Großbritannien erkannte es bis 2014 nicht an, wenn Männer, die mit einer Frau verheiratet waren, selbst zur Frau wurden. Weil das auch Folgen für die Rente hat, landete der Fall vor Gericht. Nun war der EuGH am Zug.
Ein Mann heiratet eine Frau und entscheidet sich später, selbst zur Frau zu werden. Doch der Staat Großbritannien erkennt seine Geschlechtsumwandlung nicht an, da die Gesetze dies für Personen untersagen, die in einer bestehenden Ehe leben. So jedenfalls war die Rechtslage bis zum Inkrafttreten des Same Sex Couples Act im Dezember 2014, nach dem nun auch Homosexuelle heiraten dürfen. Das alte Recht brachte den Briten nun Ärger vor dem Europäischen Gerichtshof (EuGH) ein.
Zwar beteuerten die Luxemburger Richter, man entscheide nicht in der Frage, ob die Anerkennung einer Geschlechtsumwandlung grundsätzlich vom Bestehen einer Ehe abhängig gemacht werden dürfe. Dies falle in die Zuständigkeit der Mitgliedstaaten. Problematisch allerdings war im vorliegenden Fall, dass die Anerkennung auch Auswirkungen auf das Renteneintrittsalter hatte.
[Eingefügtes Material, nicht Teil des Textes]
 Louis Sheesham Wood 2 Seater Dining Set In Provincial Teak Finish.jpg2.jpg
Denn in Großbritannien dürfen vor dem 6. Dezember 1953 geborene Männer mit 65, vor dem 6. April 1950 geborene Frauen dagegen schon mit 60 Jahren abzugsfrei in Rente gehen. Darf nun ein transsexueller Mensch gezwungen werden, sich scheiden zu lassen, um gemäß seinem neuen Geschlecht in Rente gehen zu dürfen? Nein, entschied der EuGH ganz klar (Urt. v. 26.06.2018, Az. C-451/16).
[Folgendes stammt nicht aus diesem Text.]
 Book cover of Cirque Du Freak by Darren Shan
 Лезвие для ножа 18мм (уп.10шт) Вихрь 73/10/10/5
Die Klägerin, 1948 als Mann geboren, hatte 1974 eine Frau geheiratet, bevor sie selbst begann, als Frau zu leben, und sich 1995 schließlich einer operativen Geschlechtsumwandlung unterzog. Aus religiösen Gründen verzichtete das Paar in der Folge auf die Scheidung.
Als die Person im Jahr 2008 60 wurde, beantragte sie die staatliche Ruhestandsrente. Diese wurde ihr allerdings versagt mit der Begründung, ihre Geschlechtsumwandlung sei nicht offiziell anerkannt. Somit könne man sie auch in Bezug auf die Rente nicht als Frau behandeln. Problem der Anerkennung war die weiter bestehende Ehe: Nach damaligem britischem Recht hätte diese zunächst für ungültig erklärt werden müssen, bevor die Geschlechtsänderung hätte bescheinigt werden können.
EuGH: Altersarmut kann auch Transsexuelle treffen
Hiergegen wehrte sich die Person schließlich vor den britischen Gerichten, ehe sich der Oberste Gerichtshof des Vereinigten Königreichs veranlasst sah, die Frage dem EuGH vorzulegen. Dieser stellte dazu nun nüchtern fest: Transgender würden durch die damalige Regelung anders beurteilt als Personen, die bei gleichbleibendem Geschlecht in einer Ehe lebten.
Einen sachlichen Grund dafür vermochte man in Luxemburg nicht zu erkennen. Die Funktion der gesetzlichen Rente, gegen das Risiko von Armut im Alter zu schützen, sahen die Richter als universell an. Transsexuelle seien davon schließlich gleichermaßen betroffen wie nicht-transsexuelle Personen.
Die frühere Regelung, welche für eine Geschlechtsänderung die Ungültigerklärung der Ehe gefordert hatte, habe das Ziel verfolgt, homosexuelle Ehen zu vermeiden. Das habe aber nichts mit dem Rentensystem zu tun, weshalb dies auch nicht als Grund herhalten könne, so die Richter.
Die vorliegende Konstellation sei damit ein Fall für die EU-Richtlinie 79/7/EWG von 1978 zur schrittweisen Verwirklichung des Grundsatzes der Gleichbehandlung von Männern und Frauen im Bereich der sozialen Sicherheit. Diese sei auch dann anwendbar, wenn die Diskriminierung ihre Ursache in einer Geschlechtsumwandlung des Betroffenen habe. Es handele sich somit um eine verbotene Diskriminierung.